Archive for the ‘Networking’ Category

RATE_LIMIT and Oracle RAC 11gR2?

Monday, November 4th, 2013

Oracle SQLNet/TNS connections rate limiting is an awesome way of increasing stability of Oracle databases by allowing controlling insane behavior of starting up Applicaton Servers or Middleware components that push hundredths connections to the databases and thus killing CPU on the database/server side (and impacting other critical work). The way it works is also very important, it is not just refusing connections, but accept()-ing socket, but not starting processing (just queuing the work). For more detail you can look official Oracle whitepaper, especially www.oracle.com/technetwork/database/enterprise-edition/oraclenetservices-connectionratelim-133050.pdf.

The way its working is important , because rejecting the TCP connections (via TCP FIN or TCP RST) would cause application to get “Unable to get connection” type errors, which is in most cases not something you want to achieve for various reasons. If that feature doesn’t work you won’t be able to re-implement it in different way – let’s say using Linux’s NetFilter – because you are able to rate limit TCP connections there primarily by dropping them.
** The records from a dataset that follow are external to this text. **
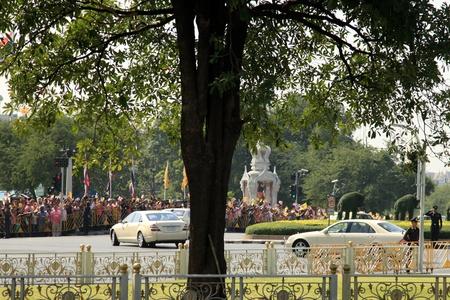 adulyadej: BANGKOK - DEC 5: King Arrives for his Birthday Celebration near the Grand Palace - Bangkok, Thailand 5th December 2010) Editorial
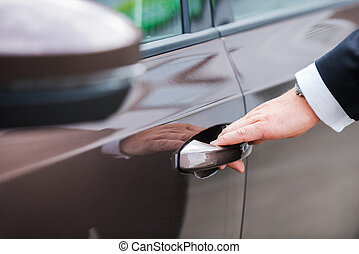 Hand on handle. Close-up of man in formalwear opening vehicle door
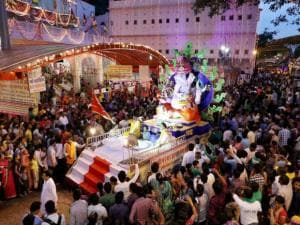 People take part in the Lord Ganesh procession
You may be surprised after reading official Oracle documentation http://docs.oracle.com/cd/E11882_01/network.112/e10835/listener.htm#NETRF008 regarding rate limiting Oracle SQLNet/TNS connections is NOT supported on RAC installations. The official documentation itself is silent on this topic, but this has been confirmed via Oracle SR to support. The probable primary reason for this is that CRS in 11gR2 manages normal and SCAN listeners so you have no choice of altering Oracle managed listner.ora and endpoints_listener.ora files because they are overwritten by… but still documentation asks you to them. Clearly a conflcit here.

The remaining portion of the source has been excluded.